- [Passage provided]:
%%

Mailing List Archive

Memory and swapping question
Hi folks,

due to a question which came up in the tutor list, I'd like
to ask if somebody can explain the following:

(This is true for Python 1.5 under Win98 and Suse Linux at least)

Remember the size of your machine's main memory in MB.
On my machine, this is 64.

Start a fresh Python session with not many other tasks
active at the same time.

Now, divide the number by 16 and multiply by a million.

>>> my_mb = 64
>>> big = my_mb / 16 * 1000000
>>> big
4000000

(16 is a good guess for one integer entry in a list:
4 bytes the pointer, 12 bytes the object).

Now, create a list of numbers with the half of big,
and count the seconds. Afterwards, delete the list
and again count the seconds.

>>> x=range(big/2)
>>> del x
>>>

This will be quite fast, and the deletion will be somewhat
faster than the creation.

Now for the big WHY?
Do the same with big.

>>> x=range(big)
>>> del x
>>>

On my system, creation takes about 10 times as for big/2,
this is ok. But the del takes at least three times as long.
Besides the fact that integers are never really disposed but
build up a freelist, why is deletion so much slower now?

cheers - chris

--
Christian Tismer :^) <mailto:tismer@appliedbiometrics.com>
Applied Biometrics GmbH : Have a break! Take a ride on Python's
Kaiserin-Augusta-Allee 101 : *Starship* http://starship.python.net
10553 Berlin : PGP key -> http://wwwkeys.pgp.net
PGP Fingerprint E182 71C7 1A9D 66E9 9D15 D3CC D4D7 93E2 1FAE F6DF
we're tired of banana software - shipped green, ripens at home
Memory and swapping question [ In reply to ]
> Now, create a list of numbers with the half of big,
> and count the seconds. Afterwards, delete the list
> and again count the seconds.

%%

- [Given data]:
%%

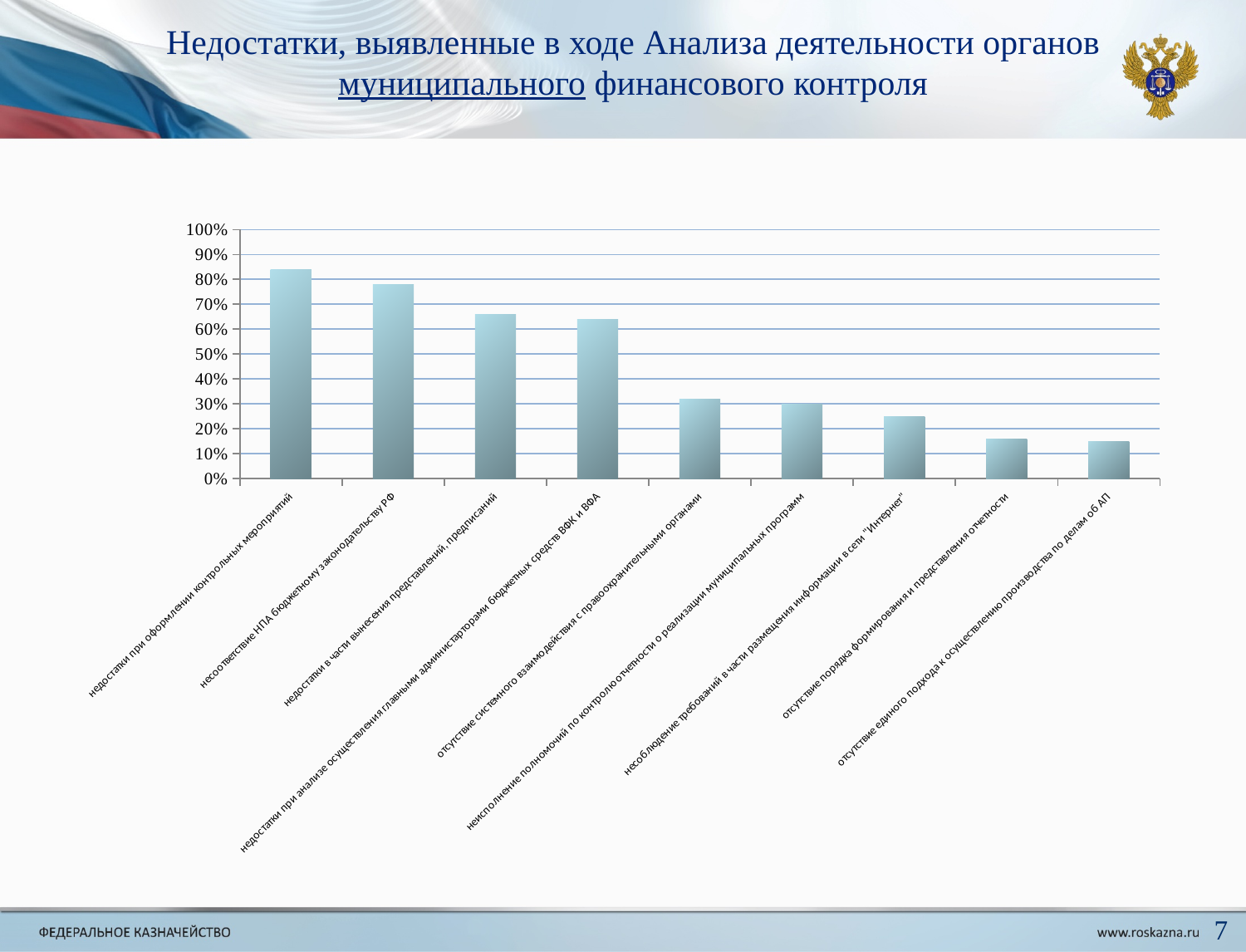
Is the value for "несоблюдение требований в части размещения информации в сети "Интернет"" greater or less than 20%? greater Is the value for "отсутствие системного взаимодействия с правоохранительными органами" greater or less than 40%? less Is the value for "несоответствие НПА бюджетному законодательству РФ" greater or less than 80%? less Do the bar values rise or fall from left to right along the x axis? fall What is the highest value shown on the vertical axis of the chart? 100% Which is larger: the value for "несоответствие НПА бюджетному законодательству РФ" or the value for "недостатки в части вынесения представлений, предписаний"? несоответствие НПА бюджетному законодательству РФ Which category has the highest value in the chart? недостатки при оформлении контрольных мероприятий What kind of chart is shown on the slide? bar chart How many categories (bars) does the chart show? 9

%%

- [What is required]:
Carry on the mailing-list thread about Python memory and swapping, starting right after its last quoted line.

- [Reply]:
>
> >>> x=range(big/2)
> >>> del x
> >>>
>
> This will be quite fast, and the deletion will be somewhat
> faster than the creation.
>
> Now for the big WHY?
> Do the same with big.
>
> >>> x=range(big)
> >>> del x
> >>>
>
> On my system, creation takes about 10 times as for big/2,
> this is ok. But the del takes at least three times as long.
> Besides the fact that integers are never really disposed but
> build up a freelist, why is deletion so much slower now?

Clearly in the second case you're exceeding your physical memory and
paging VM pages in and out of swap space?

My guess: when creating the list you are allocating new VM pages,
which don't require any overhead until they need to be written, but
when deleting it, each page gets read from swap space, modified, and
then written back. Thus, you're I/O bound, and deleting requires more
I/O.

--Guido van Rossum (home page: http://www.python.org/~guido/)
Memory and swapping question [ In reply to ]
Guido van Rossum wrote:
...
> > >>> x=range(big)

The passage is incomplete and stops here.